John Sheridan’s Dream Band: Hooray for Christmas! (Arbors Records) 

Yup, it’s an early Christmas album – and an early Christmas gift for anyone who likes to keep the music swinging through the “holiday season”. Pianist/bandleader Sheridan has compiled a lovely selection of off-the-beaten-track festive songs, several of which originate in movies set at Christmas time, and assembled a terrific band to play them. Among the individual stars in this 12-piece outfit are sunny-voiced singer Rebecca Kilgore; cornettists Warren Vache and Randy Reinhart, and clarinettist/saxophonists Dan Block and Scott Robinson.

Chet Baker: It Could Happen to You (OJC Remasters) 

This classic 1958 album is one of my all-time favourites, and it’s just been reissued with two more alternate takes than when it last came out on CD. The great trumpeter and singer Chet Baker interprets a superb collection of songs in his unique, wistful way, showcasing a vocal style which is plaintive-sounding even on the uptempo tracks.
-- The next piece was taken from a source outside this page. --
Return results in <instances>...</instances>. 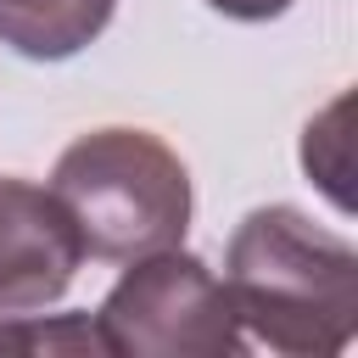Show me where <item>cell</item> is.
<instances>
[{"label": "cell", "mask_w": 358, "mask_h": 358, "mask_svg": "<svg viewBox=\"0 0 358 358\" xmlns=\"http://www.w3.org/2000/svg\"><path fill=\"white\" fill-rule=\"evenodd\" d=\"M341 117H347V95L341 101H330L324 106V117H313L308 129H302V168H308V179H319L324 190H330V201L336 207H347V134H341Z\"/></svg>", "instance_id": "52a82bcc"}, {"label": "cell", "mask_w": 358, "mask_h": 358, "mask_svg": "<svg viewBox=\"0 0 358 358\" xmlns=\"http://www.w3.org/2000/svg\"><path fill=\"white\" fill-rule=\"evenodd\" d=\"M0 352H106L90 313H0Z\"/></svg>", "instance_id": "8992f818"}, {"label": "cell", "mask_w": 358, "mask_h": 358, "mask_svg": "<svg viewBox=\"0 0 358 358\" xmlns=\"http://www.w3.org/2000/svg\"><path fill=\"white\" fill-rule=\"evenodd\" d=\"M84 263L78 224L50 185L0 173V313H45Z\"/></svg>", "instance_id": "277c9868"}, {"label": "cell", "mask_w": 358, "mask_h": 358, "mask_svg": "<svg viewBox=\"0 0 358 358\" xmlns=\"http://www.w3.org/2000/svg\"><path fill=\"white\" fill-rule=\"evenodd\" d=\"M213 11L235 17V22H268V17H285L291 0H207Z\"/></svg>", "instance_id": "ba28073f"}, {"label": "cell", "mask_w": 358, "mask_h": 358, "mask_svg": "<svg viewBox=\"0 0 358 358\" xmlns=\"http://www.w3.org/2000/svg\"><path fill=\"white\" fill-rule=\"evenodd\" d=\"M117 0H0V45L28 62H67L95 45Z\"/></svg>", "instance_id": "5b68a950"}, {"label": "cell", "mask_w": 358, "mask_h": 358, "mask_svg": "<svg viewBox=\"0 0 358 358\" xmlns=\"http://www.w3.org/2000/svg\"><path fill=\"white\" fill-rule=\"evenodd\" d=\"M106 358H235L246 330L229 285L185 246L129 257L117 285L90 313Z\"/></svg>", "instance_id": "3957f363"}, {"label": "cell", "mask_w": 358, "mask_h": 358, "mask_svg": "<svg viewBox=\"0 0 358 358\" xmlns=\"http://www.w3.org/2000/svg\"><path fill=\"white\" fill-rule=\"evenodd\" d=\"M50 190L78 224L84 257L129 263L162 246H179L190 229V168L151 129H90L56 168Z\"/></svg>", "instance_id": "7a4b0ae2"}, {"label": "cell", "mask_w": 358, "mask_h": 358, "mask_svg": "<svg viewBox=\"0 0 358 358\" xmlns=\"http://www.w3.org/2000/svg\"><path fill=\"white\" fill-rule=\"evenodd\" d=\"M246 341L285 358H336L358 336V252L302 207H252L224 252Z\"/></svg>", "instance_id": "6da1fadb"}]
</instances>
Unlike the other Chet Baker vocal albums, this one features scatting – which sounds like trumpet solos without the horn.. Ace singer-trumpeter, ace quartet; a must for anyone interested in jazz.

Ehud Asherie: Welcome to New York (Arbors Records) 

Asherie is a young Israeli-born, New York-based pianist who has soaked up influence from the great Harlem stride pianists as well from the bop masters. On this beautiful solo album, he reveals the most delicate, Waller-like of touches and a lyrical style which lends itself elegantly to the 13 Manhattan-themed tracks. Highlights include the rarely heard Lovers in New York (from Breakfast at Tiffany’s) and Manhattan Serenade, a theme used on everything from the 1936 comedy My Man Godfrey to the Tom and Jerry classic Mouse in Manhattan.

Stewart Forbes: High Five (Birnam CD) 

Scottish alto saxophonist Stewart Forbes’s memorable duo gig with pianist David Newton at the 2009 Glasgow Jazz Festival was undoubtedly the inspiration for this CD which finds him reunited with Newton, and playing duets with four other pianists – Mira Opalinska, Alan Benzie, David Patrick and Richard Michael. Forbes’s alto is forthright and feisty-sounding and, on the two Ellington numbers, he evokes beautifully the majesty of the great Johnny Hodges. The mix of pianists and moods works well, as does a two-track switch to soprano sax.